This Wednesday, the Career Center will be holding its semi-annual Career Fair in the May Room. Every semester, employers in both the private and public sector come to our school to peddle jobs and internships to undergraduate students. As you go from table to table talking to companies about the opportunities for college students, you will consistently find that many of the highest paying jobs are for engineering students.

If you look even closer, you find that the majority of engineering jobs available at the career fair are with companies in the defense industry, or what President Dwight D. Eisenhower dubbed the “military industrial complex.” This refers to the combined interests of the U.S. Armed Forces, political interests and corporations who promote, develop and build weapons technology.

President Eisenhower warned against this military industrial complex in his 1961 farewell address – “In the councils of government, we must guard against the acquisition of unwarranted influence, whether sought or unsought, by the military-industrial complex. The potential for the disastrous rise of misplaced power exists and will persist.”

This semester, major players in this complex, including Northrop Grumman, Picatinny Arsenal and ITT Space Systems will be recruiting at the career fair.

The third largest defense contractor in the country, Northrop Grumman, received over $22 billion dollars in revenue in the 2004 fiscal year. In return, Grumman helped to equip the U.S. Armed Forces with the most advanced military technology in the world, including the B-2 stealth bomber – at $2 billion per plane – the F-14 fighter, the unmanned Global Hawk and amphibious assault ships.

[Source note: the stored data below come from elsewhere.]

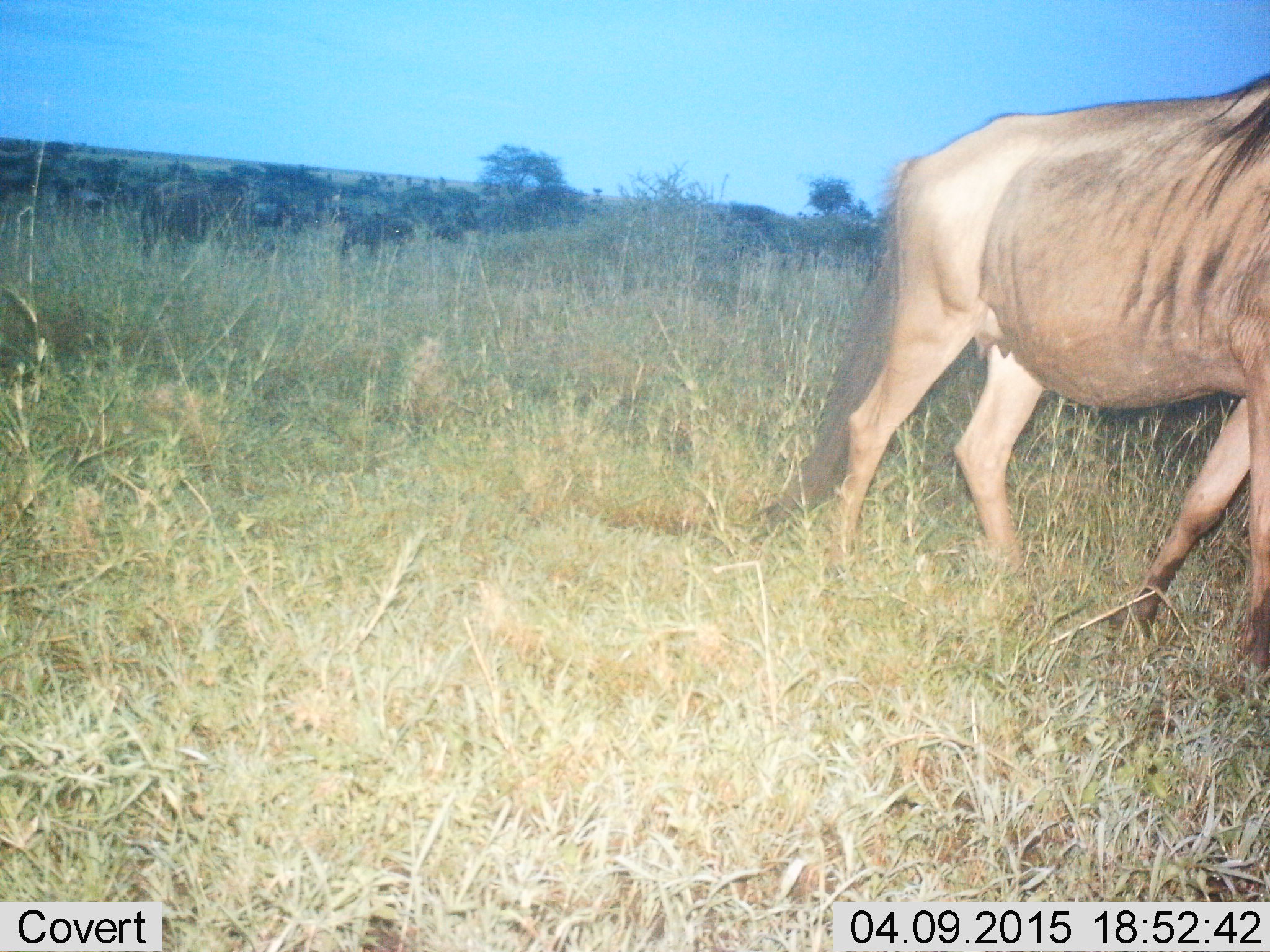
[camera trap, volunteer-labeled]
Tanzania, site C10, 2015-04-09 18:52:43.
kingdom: Animalia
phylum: Chordata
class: Mammalia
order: Artiodactyla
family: Bovidae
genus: Connochaetes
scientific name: Connochaetes taurinus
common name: blue wildebeest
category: wildebeest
Wildebeest (blue wildebeest) (Connochaetes taurinus), count 1. Behavior (volunteer vote fractions): standing 20%, resting 0%, moving 80%, interacting 0%. Young present (vote fraction): 0%. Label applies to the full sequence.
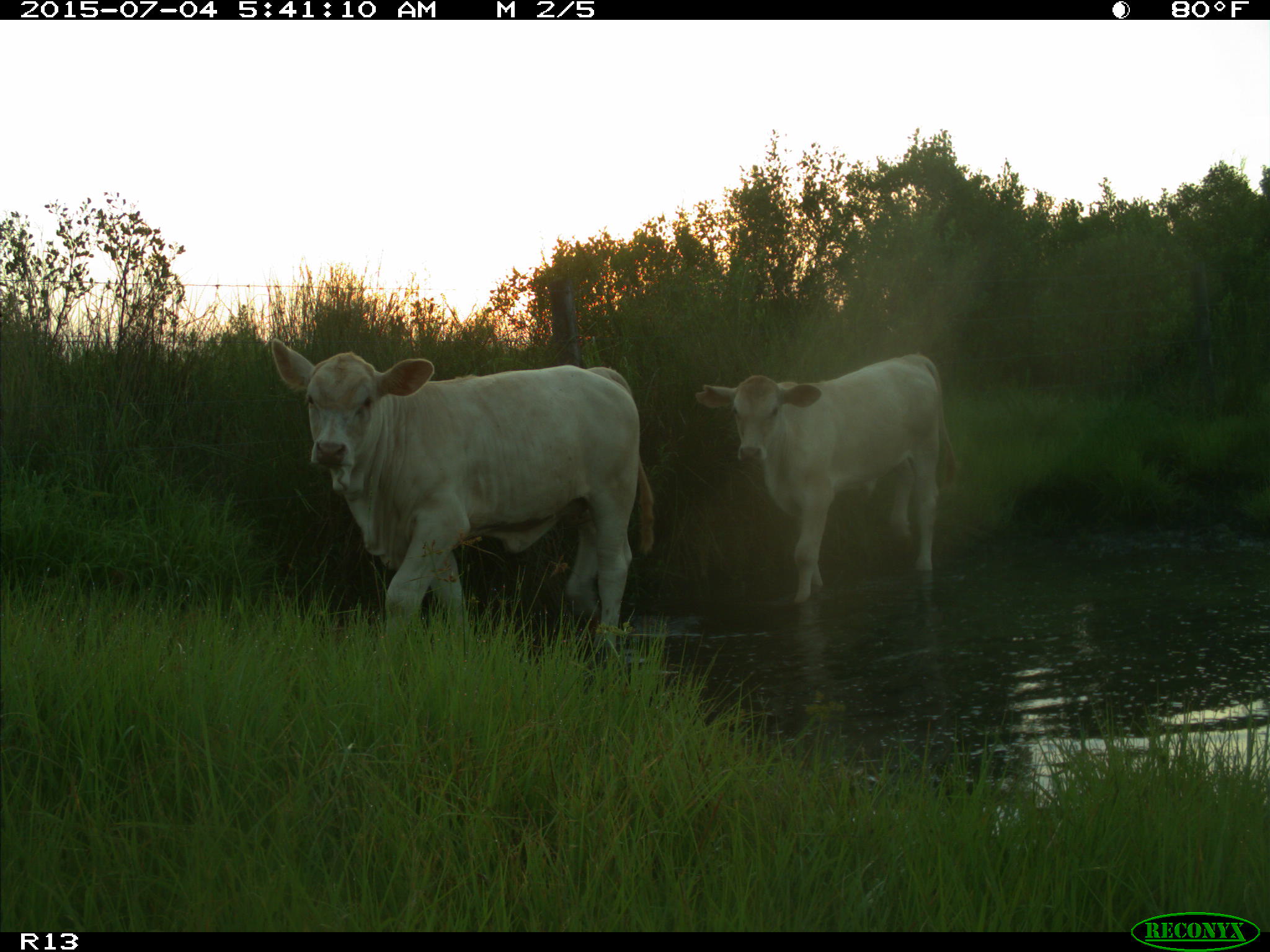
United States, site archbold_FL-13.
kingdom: Animalia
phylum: Chordata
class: Mammalia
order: Artiodactyla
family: Bovidae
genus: Bos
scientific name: Bos taurus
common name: domestic cow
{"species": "Bos taurus (domestic cow)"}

Weapons such as the B-2 and the amphibious assault ships were critical in the “active combat” stage of the war in Iraq – before the mission was “accomplished” – when the U.S. Armed Forces launched 50,000 bombs and missiles.

In addition to winning lucrative defense contracts, Northrop Grumman has been implicated in numerous corporate scandals. In 2003, they paid a $111.2 million settlement because a subsidiary, TRW, overcharged the government throughout the 1990’s for space systems.

Another subsidiary, Vinnell Corporation, recently received criticism for their failed training of the Iraqi National Army, for which they received $48 million. They did such an awful job that the Jordanian Army has since taken over the training.

However, the icing on the cake would have to be Northrop Grumman’s insiders at the White House. Seven former officials, consultants or shareholders of Northrop Grumman have held senior positions in the Bush White House including Former Deputy Secretary of Defense Paul Wolfowitz, Former Vice-Presidential Chief of Staff I. Lewis Libby, Pentagon Comptroller Dov Zakheim and Sean O’Keefe, Director of NASA.

In 1999, Northrop Grumman was the sixth largest defense contractor, with defense revenue of $5.7 billion. An increase of over $16 billion in annual defense revenues in a seven-year span as well as many connections to the Bush administration may be just a coincidence – or, it might be exactly what President Eisenhower warned us of 45 years ago.

Having researched their material as well as unaffiliated sources, it is apparent that a more honest profile must be available as an alternative to the one offered at the Northrop Grumman career fair table.

So, next week, as you peruse the job opportunities, remember to think critically about where you might work. Many of the companies, including Northrop Grumman, Picatinny Arsenal and ITT Industries Space Systems are a part of the military industrial complex. They are in the business of developing technology for the purpose of killing people and, in this business, they will use any means necessary, whether bribery, donations, or punditry, to acquire and maintain their power.